### [PROVIDED TEXT]
** BEGIN **

Knives, anything with wood, and pots and pans never go in the dishwasher.  I threw away all my plastic handled rubber spatulas a year or so ago and the ones I replaced them with have wooden handles.  It took me a while to remember not to toss them in the dishwasher.  It's just habit to have a little bit of soapy water in the sink and clean as I go, as I HATE unloading the dishwasher for some reason. 

I especially love and use the rubber spatulas almost daily for my morning scrambled eggs, since they are so flexible.


----------



## Cheryl J (Mar 10, 2018)

I could never get the hang of using chopsticks gracefully either, Casey.  I'm pretty clumsy with them so I just use the ol' metal 4 prongers, too.


----------



## dragnlaw (Mar 10, 2018)

Chopsticks...  I'm determined to master them.  I have been using them for a lot of the cooking, especially turning things in the pan. 

_Some_ days I'm an absolute genius with them. I can pick up a single grain of rice or a bean sprout, then I can bite a won ton or morsel of chicken in half still hanging on to the other half, waving it around while yakking.   I even impress myself.
*But most* days I end up with bruises on my digits from gripping so hard as to almost crack them.  Plus a very happy dog who is more than willing to "pick up" the pieces that routinely  "fly through the air with the greatest of ease".

** END **

### [WRITTEN EXERCISE A]
Which lines of the listing contain the string "pendant"? Find them, treating case as significant, and copy each one.
The forum thread and the listing have no connection to each other.

### [A portion of a data file]
** BEGIN **

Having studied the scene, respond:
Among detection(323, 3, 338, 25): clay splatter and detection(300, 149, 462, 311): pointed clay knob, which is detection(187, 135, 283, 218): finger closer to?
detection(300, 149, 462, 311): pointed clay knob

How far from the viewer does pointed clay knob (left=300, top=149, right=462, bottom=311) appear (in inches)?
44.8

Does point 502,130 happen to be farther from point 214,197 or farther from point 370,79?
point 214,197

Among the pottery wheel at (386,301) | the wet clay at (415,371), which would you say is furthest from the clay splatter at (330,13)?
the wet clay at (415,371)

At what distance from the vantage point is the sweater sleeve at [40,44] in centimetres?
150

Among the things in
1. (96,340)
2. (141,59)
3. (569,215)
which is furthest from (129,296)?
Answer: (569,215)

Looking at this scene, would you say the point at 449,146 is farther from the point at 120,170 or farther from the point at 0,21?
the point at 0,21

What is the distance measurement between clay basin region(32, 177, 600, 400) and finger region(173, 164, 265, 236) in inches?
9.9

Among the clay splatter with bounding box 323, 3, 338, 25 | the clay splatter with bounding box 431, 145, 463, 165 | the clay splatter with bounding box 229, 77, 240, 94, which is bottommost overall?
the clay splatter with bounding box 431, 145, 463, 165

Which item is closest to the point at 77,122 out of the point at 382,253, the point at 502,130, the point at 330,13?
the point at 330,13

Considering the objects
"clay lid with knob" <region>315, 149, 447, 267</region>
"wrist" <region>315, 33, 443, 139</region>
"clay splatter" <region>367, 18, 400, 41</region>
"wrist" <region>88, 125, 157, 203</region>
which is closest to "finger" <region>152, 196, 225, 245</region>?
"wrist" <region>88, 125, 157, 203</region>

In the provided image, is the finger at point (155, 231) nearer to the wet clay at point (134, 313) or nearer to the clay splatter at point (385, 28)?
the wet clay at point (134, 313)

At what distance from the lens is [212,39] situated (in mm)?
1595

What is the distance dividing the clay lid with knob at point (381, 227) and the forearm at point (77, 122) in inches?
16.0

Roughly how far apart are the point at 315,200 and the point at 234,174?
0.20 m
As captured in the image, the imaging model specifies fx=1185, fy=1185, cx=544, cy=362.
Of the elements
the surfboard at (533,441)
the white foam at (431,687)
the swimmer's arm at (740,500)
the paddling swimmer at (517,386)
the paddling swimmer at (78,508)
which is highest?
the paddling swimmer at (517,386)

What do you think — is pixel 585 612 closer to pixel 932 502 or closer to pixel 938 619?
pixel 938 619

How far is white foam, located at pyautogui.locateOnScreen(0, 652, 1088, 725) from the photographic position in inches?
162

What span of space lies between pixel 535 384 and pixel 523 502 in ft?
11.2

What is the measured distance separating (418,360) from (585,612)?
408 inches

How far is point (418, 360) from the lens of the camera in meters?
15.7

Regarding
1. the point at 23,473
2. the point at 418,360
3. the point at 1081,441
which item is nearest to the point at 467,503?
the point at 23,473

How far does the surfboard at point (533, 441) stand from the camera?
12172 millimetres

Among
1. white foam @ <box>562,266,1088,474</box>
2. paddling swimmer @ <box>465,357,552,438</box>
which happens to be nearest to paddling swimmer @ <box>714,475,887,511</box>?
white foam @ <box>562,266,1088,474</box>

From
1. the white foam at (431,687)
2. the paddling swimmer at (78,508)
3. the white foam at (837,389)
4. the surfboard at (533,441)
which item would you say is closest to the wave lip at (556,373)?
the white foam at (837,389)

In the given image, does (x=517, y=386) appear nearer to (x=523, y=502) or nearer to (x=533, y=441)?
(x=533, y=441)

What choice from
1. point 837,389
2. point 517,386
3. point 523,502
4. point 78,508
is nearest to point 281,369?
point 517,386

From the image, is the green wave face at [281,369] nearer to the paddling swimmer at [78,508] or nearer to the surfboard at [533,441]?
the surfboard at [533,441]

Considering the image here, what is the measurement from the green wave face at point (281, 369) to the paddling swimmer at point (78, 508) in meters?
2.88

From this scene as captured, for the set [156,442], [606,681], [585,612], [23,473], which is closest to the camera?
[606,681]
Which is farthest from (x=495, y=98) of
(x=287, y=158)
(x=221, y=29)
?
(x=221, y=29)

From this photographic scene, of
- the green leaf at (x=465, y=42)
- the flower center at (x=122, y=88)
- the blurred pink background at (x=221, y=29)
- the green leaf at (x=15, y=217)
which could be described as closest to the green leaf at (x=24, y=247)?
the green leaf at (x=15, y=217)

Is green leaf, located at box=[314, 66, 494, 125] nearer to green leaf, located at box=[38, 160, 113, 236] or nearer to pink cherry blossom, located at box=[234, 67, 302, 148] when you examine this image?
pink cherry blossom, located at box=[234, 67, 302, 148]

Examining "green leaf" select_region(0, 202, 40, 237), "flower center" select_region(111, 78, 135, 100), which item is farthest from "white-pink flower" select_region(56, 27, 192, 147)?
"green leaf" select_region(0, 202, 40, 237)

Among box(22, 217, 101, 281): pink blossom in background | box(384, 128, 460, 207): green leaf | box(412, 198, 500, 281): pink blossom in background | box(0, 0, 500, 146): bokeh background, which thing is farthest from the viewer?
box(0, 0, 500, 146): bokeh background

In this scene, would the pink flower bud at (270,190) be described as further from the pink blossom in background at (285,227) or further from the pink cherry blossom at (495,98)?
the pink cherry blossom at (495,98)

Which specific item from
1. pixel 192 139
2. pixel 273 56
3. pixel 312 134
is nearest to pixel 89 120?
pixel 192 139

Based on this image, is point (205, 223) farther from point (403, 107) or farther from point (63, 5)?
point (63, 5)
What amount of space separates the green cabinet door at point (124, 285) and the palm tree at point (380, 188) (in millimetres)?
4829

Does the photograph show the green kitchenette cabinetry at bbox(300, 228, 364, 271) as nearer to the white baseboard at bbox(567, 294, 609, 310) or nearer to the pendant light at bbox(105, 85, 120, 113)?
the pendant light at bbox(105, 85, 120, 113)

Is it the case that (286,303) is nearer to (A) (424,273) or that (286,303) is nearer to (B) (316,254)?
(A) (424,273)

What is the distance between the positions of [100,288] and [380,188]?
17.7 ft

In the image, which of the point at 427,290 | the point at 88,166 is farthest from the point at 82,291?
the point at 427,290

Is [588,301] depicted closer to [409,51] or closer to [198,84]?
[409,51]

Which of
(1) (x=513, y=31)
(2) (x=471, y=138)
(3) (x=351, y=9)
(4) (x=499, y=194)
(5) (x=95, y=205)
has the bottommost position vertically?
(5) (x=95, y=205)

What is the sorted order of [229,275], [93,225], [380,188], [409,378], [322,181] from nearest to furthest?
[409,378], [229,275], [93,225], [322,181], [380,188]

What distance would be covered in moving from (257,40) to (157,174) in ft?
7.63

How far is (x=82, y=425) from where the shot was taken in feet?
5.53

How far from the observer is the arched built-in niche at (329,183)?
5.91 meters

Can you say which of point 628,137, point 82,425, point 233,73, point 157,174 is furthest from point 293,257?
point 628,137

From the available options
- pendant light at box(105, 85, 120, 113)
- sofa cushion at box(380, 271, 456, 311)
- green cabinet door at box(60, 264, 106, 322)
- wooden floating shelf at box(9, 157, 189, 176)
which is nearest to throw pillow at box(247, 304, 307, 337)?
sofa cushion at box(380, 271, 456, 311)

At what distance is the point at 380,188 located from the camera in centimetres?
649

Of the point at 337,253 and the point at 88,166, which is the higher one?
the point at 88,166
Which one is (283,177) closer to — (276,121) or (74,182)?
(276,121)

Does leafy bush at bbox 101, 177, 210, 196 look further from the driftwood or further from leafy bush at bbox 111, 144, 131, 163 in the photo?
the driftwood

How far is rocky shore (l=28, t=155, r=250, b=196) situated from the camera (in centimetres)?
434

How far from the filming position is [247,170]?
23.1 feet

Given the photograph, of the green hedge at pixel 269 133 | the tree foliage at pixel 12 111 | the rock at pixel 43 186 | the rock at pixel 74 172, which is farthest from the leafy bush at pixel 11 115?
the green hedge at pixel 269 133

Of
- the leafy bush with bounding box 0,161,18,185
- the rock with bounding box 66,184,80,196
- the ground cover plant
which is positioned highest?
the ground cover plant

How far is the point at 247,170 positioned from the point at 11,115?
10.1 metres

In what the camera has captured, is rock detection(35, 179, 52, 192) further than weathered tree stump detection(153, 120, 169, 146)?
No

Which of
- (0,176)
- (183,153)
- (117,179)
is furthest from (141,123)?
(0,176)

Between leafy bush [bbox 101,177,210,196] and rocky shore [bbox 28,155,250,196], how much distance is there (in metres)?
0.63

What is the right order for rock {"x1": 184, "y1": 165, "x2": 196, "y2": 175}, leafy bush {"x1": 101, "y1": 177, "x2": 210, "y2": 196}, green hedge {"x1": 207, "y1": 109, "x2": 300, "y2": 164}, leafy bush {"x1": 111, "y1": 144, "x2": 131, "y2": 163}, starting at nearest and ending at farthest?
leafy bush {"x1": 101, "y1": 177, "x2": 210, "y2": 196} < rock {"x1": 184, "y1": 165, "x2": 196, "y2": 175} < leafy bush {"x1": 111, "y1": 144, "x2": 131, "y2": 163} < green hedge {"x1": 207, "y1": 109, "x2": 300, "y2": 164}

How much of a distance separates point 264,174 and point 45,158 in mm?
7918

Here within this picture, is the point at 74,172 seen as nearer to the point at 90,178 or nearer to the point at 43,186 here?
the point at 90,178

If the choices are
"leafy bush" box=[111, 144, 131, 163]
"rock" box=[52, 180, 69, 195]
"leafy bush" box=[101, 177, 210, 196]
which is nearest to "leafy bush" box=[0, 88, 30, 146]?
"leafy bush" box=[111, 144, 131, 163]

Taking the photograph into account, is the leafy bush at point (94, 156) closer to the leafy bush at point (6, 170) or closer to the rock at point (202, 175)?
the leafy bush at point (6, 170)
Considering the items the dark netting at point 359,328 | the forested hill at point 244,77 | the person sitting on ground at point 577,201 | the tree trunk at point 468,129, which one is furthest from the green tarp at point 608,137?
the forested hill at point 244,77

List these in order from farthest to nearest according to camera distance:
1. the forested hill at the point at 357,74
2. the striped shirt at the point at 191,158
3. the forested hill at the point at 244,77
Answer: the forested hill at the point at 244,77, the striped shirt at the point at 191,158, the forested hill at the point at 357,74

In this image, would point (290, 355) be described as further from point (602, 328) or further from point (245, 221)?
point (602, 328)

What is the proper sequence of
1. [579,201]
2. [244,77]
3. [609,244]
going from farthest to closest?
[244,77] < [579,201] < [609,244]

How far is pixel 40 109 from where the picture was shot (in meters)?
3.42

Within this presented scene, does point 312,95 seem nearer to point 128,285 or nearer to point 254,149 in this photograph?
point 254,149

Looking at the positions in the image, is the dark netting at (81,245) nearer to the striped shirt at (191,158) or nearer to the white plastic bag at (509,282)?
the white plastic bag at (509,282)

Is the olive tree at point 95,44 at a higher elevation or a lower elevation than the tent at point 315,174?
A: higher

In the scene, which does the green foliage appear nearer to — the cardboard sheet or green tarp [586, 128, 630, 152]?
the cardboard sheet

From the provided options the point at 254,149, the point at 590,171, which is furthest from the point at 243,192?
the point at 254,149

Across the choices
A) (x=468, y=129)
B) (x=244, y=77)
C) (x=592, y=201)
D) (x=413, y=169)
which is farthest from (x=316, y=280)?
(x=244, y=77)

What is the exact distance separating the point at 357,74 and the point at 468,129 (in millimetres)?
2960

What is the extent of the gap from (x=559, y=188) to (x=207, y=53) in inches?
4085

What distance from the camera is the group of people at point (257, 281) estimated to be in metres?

** END **

### [WRITTEN EXERCISE B]
In the forum thread, what is dragnlaw determined to master?

### [EXERCISE RESULT A]
Does the photograph show the green kitchenette cabinetry at bbox(300, 228, 364, 271) as nearer to the white baseboard at bbox(567, 294, 609, 310) or nearer to the pendant light at bbox(105, 85, 120, 113)?
the pendant light at bbox(105, 85, 120, 113)
- pendant light at box(105, 85, 120, 113)

### [EXERCISE RESULT B]
Chopsticks.